"Well," said Hetty reflectively, "if I had been rich I think I should like the man I married to do everything—even play cards and billiards and shoot pheasants—as well as my friends did. It wouldn't be nice to feel that I had to make excuses for him, and I'm not sure I wouldn't be vexed if he didn't seem to know all about the things folks of that kind get for dinner."

Ingleby's laugh was a protest, but it was only half-incredulous, for he had now and then realized with bitterness the deference paid to conventional niceties in England.

"You can't believe that would trouble any sensible woman?" he said.

"Well," answered Hetty, "perhaps it mightn't, for a little while, or if there was only one thing, you see—but if you put everything together and kept on doing what jarred on her?"

"One could get somebody to teach him."

Hetty laughed. "To be like the officer man, or Mr. Esmond of Holtcar?"

Ingleby understood the significance of the question. The little conventional customs might be acquired, but the constant jarring of opinion, and absence of comprehending sympathy or a common point of view was, he realized, quite a different thing. Still, though there was concern in his face, he had the hope of youth in him. There was silence for a moment or two, and then Hetty spoke again.

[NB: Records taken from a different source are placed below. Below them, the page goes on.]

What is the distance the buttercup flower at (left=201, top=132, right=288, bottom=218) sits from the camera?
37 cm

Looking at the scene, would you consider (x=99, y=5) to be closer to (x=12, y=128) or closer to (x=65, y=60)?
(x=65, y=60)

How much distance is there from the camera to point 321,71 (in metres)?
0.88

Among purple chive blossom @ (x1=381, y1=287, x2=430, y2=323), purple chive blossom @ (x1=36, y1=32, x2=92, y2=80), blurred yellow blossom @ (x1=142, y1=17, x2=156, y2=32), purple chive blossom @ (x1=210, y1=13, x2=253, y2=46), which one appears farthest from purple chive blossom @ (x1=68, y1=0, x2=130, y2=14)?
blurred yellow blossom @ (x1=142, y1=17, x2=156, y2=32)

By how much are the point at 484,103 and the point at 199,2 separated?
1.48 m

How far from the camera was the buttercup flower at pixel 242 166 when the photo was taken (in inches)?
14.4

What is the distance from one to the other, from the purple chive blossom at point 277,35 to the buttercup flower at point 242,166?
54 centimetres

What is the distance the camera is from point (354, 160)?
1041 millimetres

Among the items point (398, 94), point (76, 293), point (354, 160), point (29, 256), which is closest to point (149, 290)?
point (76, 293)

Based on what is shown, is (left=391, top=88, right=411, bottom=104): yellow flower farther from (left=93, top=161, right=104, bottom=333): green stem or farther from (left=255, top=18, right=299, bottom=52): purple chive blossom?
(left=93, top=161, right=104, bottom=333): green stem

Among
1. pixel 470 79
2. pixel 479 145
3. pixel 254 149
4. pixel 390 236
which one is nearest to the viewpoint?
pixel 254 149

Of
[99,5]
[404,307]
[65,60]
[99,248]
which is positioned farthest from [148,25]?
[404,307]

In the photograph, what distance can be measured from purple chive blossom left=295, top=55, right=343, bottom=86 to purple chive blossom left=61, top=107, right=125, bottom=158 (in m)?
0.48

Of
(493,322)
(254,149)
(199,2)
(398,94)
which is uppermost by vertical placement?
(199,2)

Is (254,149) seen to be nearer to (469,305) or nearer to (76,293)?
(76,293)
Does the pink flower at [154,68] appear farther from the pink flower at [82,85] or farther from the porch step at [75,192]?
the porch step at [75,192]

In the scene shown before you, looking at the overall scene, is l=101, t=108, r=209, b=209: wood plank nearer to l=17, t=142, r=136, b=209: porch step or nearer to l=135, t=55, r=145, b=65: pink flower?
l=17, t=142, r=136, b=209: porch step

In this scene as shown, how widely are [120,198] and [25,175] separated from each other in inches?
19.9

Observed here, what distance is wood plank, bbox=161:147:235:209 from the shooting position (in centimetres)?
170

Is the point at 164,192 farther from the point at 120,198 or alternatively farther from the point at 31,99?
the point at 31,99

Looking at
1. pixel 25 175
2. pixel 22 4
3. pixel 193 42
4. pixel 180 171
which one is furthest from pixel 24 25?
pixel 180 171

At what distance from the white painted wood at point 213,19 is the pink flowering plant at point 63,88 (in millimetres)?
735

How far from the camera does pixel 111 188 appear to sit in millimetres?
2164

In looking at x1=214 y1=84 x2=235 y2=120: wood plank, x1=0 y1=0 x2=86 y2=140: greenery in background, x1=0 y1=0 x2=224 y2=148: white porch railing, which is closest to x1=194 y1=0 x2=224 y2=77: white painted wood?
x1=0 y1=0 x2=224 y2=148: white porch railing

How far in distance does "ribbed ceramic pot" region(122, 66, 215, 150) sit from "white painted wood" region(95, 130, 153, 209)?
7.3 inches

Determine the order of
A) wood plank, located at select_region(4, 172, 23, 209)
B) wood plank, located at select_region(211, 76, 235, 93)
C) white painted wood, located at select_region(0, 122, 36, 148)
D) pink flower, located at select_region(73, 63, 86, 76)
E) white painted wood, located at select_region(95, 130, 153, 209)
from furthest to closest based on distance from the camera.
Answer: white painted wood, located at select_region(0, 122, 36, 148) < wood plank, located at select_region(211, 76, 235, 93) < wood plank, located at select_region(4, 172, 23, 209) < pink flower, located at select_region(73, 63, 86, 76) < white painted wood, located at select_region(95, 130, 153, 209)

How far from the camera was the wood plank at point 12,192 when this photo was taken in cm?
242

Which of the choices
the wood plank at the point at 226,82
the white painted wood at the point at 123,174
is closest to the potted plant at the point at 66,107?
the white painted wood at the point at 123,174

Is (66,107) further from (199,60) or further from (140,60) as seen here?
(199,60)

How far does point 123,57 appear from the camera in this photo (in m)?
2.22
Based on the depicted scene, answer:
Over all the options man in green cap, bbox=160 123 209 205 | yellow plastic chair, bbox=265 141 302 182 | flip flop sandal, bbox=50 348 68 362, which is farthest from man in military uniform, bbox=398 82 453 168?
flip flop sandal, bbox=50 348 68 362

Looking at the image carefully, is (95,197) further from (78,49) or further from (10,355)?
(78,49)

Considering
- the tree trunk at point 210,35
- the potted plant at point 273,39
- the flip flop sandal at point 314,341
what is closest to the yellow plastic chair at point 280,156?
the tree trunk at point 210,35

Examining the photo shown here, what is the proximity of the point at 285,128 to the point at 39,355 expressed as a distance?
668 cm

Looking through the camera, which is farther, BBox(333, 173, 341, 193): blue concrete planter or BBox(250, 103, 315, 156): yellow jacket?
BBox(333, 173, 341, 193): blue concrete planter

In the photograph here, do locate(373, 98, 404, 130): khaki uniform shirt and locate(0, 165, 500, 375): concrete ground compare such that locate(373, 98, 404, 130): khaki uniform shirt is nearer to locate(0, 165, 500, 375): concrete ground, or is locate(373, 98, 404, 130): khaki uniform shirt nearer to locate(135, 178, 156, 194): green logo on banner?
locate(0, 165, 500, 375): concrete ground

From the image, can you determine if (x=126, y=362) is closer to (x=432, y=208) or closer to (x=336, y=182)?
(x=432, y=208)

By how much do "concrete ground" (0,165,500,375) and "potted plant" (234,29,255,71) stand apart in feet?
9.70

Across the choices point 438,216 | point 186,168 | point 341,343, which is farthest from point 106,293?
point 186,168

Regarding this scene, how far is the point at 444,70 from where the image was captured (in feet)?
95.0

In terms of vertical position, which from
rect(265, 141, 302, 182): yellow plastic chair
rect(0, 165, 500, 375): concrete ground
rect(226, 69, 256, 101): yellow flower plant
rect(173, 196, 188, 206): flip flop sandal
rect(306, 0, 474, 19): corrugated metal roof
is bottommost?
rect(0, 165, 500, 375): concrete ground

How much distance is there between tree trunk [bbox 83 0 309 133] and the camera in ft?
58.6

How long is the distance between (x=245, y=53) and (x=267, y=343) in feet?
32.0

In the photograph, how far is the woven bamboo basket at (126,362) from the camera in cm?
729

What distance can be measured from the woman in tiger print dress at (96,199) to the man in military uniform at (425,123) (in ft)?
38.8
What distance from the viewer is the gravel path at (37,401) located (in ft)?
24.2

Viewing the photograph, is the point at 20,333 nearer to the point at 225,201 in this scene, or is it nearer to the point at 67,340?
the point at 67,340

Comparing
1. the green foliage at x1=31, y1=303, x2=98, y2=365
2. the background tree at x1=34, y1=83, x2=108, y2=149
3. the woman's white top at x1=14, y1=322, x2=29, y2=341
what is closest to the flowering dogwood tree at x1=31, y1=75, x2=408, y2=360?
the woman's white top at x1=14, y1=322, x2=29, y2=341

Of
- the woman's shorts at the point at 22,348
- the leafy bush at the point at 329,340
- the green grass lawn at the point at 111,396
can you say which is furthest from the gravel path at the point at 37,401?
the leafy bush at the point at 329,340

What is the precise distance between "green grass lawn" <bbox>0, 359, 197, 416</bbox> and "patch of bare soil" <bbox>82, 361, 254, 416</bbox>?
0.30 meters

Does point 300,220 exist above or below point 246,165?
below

"Besides," she said, "after all, aren't gold mines a little hard to find?"

Just then Leger made his appearance, somewhat to Ingleby's relief, and ten minutes later Hetty retired to the tent while the men, rolling themselves in their blankets, lay down upon the cedar twigs beside the fire. One of them, however, did not sleep as well as usual, and Leger noticed that his sister appeared a little languid when she rose in the morning. They were weary still, and it was afternoon when they once more pushed on into the wilderness along the climbing trail that had for guide-posts empty provision cans.